(SUPPLIED RECORDS Opens)
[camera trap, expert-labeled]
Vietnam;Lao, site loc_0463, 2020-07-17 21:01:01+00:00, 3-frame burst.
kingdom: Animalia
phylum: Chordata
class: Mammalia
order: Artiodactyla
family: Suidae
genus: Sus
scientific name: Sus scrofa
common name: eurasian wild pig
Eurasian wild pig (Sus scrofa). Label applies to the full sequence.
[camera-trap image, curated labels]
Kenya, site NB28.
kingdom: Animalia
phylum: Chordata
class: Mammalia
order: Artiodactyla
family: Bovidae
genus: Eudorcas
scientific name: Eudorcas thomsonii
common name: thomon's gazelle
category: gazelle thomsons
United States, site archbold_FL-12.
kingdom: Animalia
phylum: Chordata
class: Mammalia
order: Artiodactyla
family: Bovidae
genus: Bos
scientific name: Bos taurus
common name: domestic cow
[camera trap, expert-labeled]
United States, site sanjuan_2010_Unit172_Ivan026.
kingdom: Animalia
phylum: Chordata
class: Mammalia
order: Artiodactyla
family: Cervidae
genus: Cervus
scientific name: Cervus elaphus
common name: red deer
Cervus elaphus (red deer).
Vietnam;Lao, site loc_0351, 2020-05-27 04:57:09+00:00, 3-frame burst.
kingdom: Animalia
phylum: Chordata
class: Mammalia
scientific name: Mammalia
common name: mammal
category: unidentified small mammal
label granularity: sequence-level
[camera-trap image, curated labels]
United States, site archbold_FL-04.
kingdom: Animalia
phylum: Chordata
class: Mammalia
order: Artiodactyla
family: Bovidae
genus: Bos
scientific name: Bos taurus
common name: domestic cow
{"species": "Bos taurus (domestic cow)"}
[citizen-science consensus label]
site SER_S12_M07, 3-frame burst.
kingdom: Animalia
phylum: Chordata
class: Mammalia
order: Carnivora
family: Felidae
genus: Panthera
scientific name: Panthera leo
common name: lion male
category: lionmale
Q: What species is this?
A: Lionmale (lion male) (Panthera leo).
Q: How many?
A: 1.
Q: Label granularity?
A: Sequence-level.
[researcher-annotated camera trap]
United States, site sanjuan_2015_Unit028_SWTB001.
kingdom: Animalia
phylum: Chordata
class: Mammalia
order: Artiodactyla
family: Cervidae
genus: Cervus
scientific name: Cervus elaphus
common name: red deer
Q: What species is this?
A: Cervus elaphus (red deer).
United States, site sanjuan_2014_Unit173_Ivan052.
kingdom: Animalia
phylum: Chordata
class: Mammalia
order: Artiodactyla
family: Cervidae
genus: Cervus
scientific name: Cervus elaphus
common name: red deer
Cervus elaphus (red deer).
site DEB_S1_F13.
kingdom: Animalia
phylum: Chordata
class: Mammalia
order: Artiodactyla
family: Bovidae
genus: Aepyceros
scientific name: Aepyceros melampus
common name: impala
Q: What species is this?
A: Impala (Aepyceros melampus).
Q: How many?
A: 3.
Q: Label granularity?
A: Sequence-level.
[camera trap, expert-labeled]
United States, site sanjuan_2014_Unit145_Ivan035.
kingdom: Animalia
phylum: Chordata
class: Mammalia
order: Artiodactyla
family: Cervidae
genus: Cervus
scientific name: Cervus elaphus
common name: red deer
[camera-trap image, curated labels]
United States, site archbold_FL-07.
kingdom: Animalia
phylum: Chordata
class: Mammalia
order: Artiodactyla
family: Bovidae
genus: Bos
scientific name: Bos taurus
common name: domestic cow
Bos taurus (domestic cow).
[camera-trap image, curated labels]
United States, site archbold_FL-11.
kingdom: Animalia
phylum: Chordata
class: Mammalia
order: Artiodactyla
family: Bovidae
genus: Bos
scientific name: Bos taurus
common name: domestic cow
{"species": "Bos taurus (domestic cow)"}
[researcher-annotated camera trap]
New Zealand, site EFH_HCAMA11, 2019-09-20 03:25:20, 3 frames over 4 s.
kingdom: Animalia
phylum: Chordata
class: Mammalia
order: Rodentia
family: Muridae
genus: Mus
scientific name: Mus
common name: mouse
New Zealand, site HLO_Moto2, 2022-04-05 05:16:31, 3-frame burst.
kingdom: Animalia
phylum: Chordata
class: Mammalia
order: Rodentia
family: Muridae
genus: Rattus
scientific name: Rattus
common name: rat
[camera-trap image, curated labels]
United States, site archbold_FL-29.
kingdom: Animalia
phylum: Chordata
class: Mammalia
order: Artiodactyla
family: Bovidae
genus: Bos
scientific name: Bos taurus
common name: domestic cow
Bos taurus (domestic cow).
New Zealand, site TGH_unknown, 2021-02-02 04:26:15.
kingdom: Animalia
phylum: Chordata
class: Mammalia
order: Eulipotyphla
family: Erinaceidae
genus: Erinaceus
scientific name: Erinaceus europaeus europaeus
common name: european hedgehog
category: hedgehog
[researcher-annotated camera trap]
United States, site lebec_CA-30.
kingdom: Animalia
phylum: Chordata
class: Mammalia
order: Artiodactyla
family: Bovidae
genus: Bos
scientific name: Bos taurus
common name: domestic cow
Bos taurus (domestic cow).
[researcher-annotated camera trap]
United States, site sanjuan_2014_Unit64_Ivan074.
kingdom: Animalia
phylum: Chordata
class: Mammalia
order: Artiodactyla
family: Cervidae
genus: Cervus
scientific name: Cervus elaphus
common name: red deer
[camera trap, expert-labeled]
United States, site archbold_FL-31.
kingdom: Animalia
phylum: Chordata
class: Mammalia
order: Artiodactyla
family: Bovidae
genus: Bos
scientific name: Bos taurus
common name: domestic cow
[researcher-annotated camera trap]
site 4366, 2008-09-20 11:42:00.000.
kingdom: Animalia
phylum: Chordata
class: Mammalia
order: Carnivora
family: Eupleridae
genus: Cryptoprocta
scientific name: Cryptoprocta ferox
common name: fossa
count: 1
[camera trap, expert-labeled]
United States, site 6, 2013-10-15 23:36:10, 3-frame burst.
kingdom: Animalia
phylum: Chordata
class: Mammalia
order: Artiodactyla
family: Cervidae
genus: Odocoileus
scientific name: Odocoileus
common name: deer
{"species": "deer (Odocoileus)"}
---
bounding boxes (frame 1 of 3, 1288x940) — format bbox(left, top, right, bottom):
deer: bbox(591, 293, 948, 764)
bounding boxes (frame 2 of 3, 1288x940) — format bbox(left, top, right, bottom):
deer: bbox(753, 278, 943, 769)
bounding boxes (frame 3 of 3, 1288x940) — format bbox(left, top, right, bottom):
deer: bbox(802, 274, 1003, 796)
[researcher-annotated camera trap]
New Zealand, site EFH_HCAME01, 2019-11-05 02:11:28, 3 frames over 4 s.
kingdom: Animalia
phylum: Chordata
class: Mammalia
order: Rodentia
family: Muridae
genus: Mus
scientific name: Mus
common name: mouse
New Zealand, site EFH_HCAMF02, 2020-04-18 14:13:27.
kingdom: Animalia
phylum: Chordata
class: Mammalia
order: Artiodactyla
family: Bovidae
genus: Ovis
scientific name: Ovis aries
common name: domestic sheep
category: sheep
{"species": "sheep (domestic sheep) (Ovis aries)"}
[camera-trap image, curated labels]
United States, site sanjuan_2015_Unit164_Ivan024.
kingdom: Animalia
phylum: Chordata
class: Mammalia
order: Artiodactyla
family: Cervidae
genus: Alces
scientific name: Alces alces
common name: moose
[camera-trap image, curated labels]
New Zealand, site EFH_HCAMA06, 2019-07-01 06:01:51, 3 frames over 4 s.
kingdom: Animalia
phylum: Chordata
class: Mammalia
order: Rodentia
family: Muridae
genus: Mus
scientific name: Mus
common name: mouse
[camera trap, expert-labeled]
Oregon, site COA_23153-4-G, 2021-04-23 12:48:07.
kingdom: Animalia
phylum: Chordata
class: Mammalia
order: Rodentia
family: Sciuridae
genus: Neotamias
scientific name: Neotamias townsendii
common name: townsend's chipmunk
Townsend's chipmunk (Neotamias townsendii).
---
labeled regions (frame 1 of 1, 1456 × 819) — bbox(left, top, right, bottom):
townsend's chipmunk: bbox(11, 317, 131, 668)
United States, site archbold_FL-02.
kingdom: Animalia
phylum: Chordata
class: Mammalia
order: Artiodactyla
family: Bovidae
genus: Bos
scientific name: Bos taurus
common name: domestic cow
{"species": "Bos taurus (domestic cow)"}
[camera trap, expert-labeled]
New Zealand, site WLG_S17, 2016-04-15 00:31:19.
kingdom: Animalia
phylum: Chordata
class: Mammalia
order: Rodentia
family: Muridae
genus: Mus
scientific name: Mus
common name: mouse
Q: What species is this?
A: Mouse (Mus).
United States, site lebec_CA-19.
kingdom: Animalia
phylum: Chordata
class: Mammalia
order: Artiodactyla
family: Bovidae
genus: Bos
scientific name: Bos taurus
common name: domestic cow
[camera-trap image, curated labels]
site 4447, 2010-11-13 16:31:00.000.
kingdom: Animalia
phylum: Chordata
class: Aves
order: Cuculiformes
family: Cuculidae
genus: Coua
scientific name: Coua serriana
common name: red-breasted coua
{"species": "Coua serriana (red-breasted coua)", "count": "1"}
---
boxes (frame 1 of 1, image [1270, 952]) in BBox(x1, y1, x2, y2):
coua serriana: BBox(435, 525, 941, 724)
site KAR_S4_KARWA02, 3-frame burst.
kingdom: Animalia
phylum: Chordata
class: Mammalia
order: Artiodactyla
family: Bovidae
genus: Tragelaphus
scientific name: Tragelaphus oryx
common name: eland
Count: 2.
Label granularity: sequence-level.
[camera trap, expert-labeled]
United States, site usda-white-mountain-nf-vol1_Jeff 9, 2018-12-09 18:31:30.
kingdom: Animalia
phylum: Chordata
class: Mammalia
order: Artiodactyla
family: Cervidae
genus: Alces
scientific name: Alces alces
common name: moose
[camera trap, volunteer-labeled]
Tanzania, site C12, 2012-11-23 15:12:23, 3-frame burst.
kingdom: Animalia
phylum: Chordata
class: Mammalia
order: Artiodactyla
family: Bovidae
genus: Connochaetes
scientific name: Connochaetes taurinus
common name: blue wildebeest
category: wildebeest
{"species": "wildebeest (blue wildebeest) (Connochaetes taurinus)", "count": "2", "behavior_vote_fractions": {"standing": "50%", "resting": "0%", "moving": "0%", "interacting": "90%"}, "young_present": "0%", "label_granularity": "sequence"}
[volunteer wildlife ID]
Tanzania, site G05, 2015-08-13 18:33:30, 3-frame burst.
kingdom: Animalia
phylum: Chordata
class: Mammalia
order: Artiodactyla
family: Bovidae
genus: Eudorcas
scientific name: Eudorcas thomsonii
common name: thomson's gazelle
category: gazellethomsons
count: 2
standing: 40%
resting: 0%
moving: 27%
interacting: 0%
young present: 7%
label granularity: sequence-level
(SUPPLIED RECORDS Closes)
YOUR GOAL: In the entries above, tally the lines that include the string "wildebeest". Give the figure only.

EXERCISE ANSWER: 3